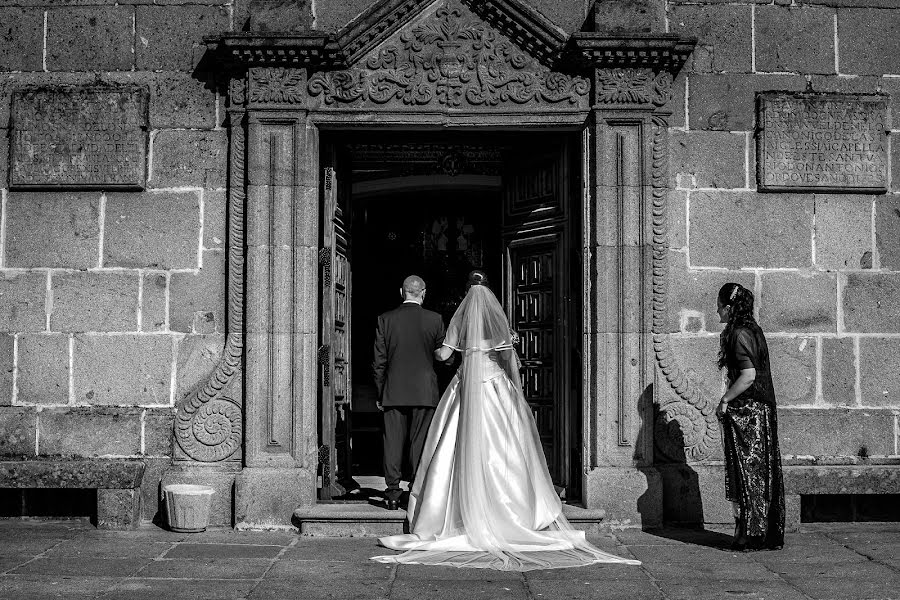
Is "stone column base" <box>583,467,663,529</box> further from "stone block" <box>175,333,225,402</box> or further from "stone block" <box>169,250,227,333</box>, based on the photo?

* * *

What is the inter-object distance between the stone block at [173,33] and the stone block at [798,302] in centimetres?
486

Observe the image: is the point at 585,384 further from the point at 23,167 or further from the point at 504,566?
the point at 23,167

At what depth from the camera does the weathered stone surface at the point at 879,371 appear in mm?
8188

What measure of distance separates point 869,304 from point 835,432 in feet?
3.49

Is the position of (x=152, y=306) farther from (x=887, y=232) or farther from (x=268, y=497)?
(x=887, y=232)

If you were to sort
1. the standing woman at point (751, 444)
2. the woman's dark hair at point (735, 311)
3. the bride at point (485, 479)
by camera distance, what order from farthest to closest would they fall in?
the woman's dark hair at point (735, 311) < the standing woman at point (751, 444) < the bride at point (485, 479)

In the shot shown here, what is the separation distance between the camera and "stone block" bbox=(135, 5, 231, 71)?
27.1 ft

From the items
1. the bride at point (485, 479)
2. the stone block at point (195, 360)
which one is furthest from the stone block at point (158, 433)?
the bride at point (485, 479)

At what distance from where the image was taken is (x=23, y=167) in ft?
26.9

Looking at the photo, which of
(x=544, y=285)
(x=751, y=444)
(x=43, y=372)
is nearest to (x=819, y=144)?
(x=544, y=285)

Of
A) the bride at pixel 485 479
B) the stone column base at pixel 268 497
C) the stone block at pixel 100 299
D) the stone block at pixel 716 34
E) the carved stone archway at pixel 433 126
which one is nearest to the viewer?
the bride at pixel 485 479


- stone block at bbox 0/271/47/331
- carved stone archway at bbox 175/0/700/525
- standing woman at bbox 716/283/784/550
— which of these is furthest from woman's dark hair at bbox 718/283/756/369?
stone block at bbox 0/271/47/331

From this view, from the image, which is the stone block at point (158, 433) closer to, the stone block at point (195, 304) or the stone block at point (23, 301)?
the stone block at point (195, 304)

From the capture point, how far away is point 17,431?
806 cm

■ What is being asked
List each of the lines above that contains the word "nearest". Case counts.

■ Written answer
is nearest to (x=819, y=144)?
which one is nearest to the viewer?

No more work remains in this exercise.